Il y a comme un «hiatus» pour un ancien Chef du gouvernement (Mouloud Hamrouche) après avoir lamentablement échoué à la mise en place de la démocratisation de l’Algérie post-octobre 1988, à vouloir venir dans des tribunes complaisantes (toujours les mêmes, en prolongements de guerres idéologiques mondialisées – voir El Watan du 24/09/2020), se poser en donneur de leçons de dérives qu’il croit «autoritaires» au moment même où le Hirak du 22 février 2019 sonne la phase historique irrévocable de la démocratisation irréversible de la société algérienne, à ne pas confondre avec la nature de l’étape de reconstruction institutionnelle délicate que nous traversons. «La méprise» est d’autant plus ironique qu’elle provient d’un homme politique, qui a agi alors qu’il était en charge des affaires du pays, dans le sens de réformes économiques libérales dont on voit aujourd’hui la production désastreuse défiler devant le tribunal d’El Harrach. C’est en s’appuyant sur la réforme de la loi sur la Monnaie et le Crédit, inspirée de cette période, que les flibustiers du pays ont mis à sac le Trésor public.
Cela n’empêche pas, Mouloud Hamrouche de jouer les oiseaux de mauvais «augures» en prédisant à l’authentique expérience démocratique qui a cours dans notre pays, la reproduction de «fragilités» et de «retards dans la réflexion sur les grandes questions nationales». Pourtant, nous pouvons témoigner de l’orientation résolument anti-rentière de l’action publique (le développement en gestation d’une véritable industrie du phosphate en étant l’une des nombreuses illustrations), comme cela ne fut jamais le cas auparavant et encore moins sous le régime de Mouloud Hamrouche. Auréolé du qualificatif de «démocrate» ou de «réformateur» par les parties intéressées de voir l’Algérie rester un marché de déversements pour les marchandises de nos partenaires commerciaux, ce que craint cet ex-politicien et ses alliés sociaux-démocrates, c’est de voir «une démocratie à contenu populaire» et des «réformes structurelles anti-rentières» sortir le pays de l’ornière des impasses des régimes précédents dont il fut partie intégrante au plus haut niveau.
Et nous restons stupéfaits de le voir énoncer des généralités de nature insipide se perdant dans une théorisation douteuse de ce qui devrait être selon lui des principes nécessaires à l’établissement d’une Constitution – dont on comprend parfaitement le penchant pour un régime parlementaire qu’il n’ose pas énoncer clairement pour ne pas être accusé de collusion avec des partis d’opposition trop marqués par leur parrainage idéologique d’avec l’internationale Socialiste – en complète déconnexion de la réalité sociologique et de la maturation culturelle des luttes populaires foncièrement anti-rentières et profondément anti-impérialistes.
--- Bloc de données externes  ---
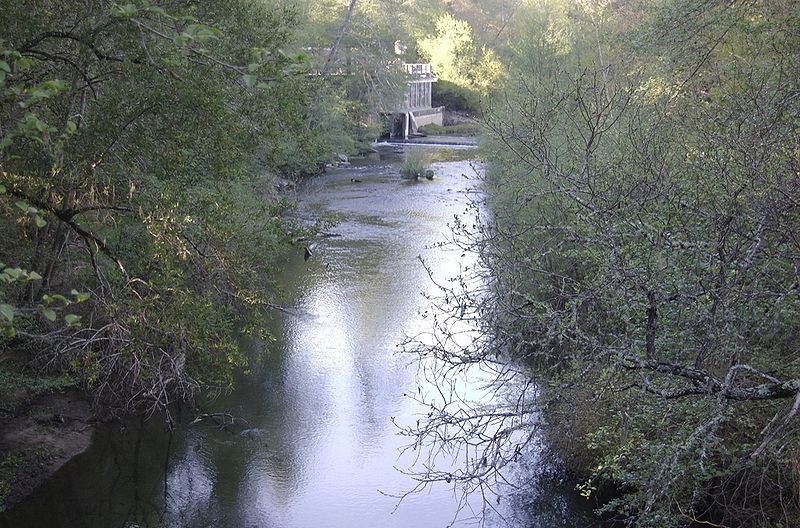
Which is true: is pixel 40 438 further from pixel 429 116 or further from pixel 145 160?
pixel 429 116

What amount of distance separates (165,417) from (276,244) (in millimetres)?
3092

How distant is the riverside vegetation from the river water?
71 centimetres

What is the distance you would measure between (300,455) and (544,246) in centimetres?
432

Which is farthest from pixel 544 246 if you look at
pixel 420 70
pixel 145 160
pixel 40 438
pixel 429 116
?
pixel 429 116

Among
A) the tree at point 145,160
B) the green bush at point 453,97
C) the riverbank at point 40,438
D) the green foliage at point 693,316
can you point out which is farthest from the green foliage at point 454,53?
the green foliage at point 693,316

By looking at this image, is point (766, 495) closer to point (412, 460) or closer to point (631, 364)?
point (631, 364)

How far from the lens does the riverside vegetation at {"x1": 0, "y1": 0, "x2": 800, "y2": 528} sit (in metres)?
5.57

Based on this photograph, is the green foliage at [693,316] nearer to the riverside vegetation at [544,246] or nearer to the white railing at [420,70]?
the riverside vegetation at [544,246]

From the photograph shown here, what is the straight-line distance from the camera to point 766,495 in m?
6.61

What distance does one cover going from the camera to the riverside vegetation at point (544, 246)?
5570 millimetres

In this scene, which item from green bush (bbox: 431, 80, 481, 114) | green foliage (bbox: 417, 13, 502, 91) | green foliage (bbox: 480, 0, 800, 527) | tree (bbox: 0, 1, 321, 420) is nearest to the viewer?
green foliage (bbox: 480, 0, 800, 527)

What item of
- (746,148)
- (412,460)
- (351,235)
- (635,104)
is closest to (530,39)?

La rente, le cœur d’un système en basculement progressif
Si on devait interroger les Algériens sur la définition qu’ils donnent à ce qu’ils qualifient de «système», beaucoup répondraient par «pouvoir», d’autres par «Etat bureaucratique», certains par «généraux» mais tous s’accorderaient à lier l’ensemble de ces vocables aux intérêts qui s’expriment dans la captation à des fins égoïstes des immenses revenus générés par la rente pétrolière. Le régime unique duquel nous n’arrivons pas à nous défaire – n’est pas tant symbolisé par l’orientation supposée libérale ou sociale de l’action publique ou sur les avantages et les faiblesses d’un système politique à parti unique versus une configuration institutionnelle favorisant le multipartisme, ou encore par une organisation de contrôle du pouvoir exécutif se voulant exigeante et tatillonne comme si la réalisation d’un tel dispositif était en soi un gage de succès – que de comprendre le cadre dans lequel ces «différentes options» sont discutées.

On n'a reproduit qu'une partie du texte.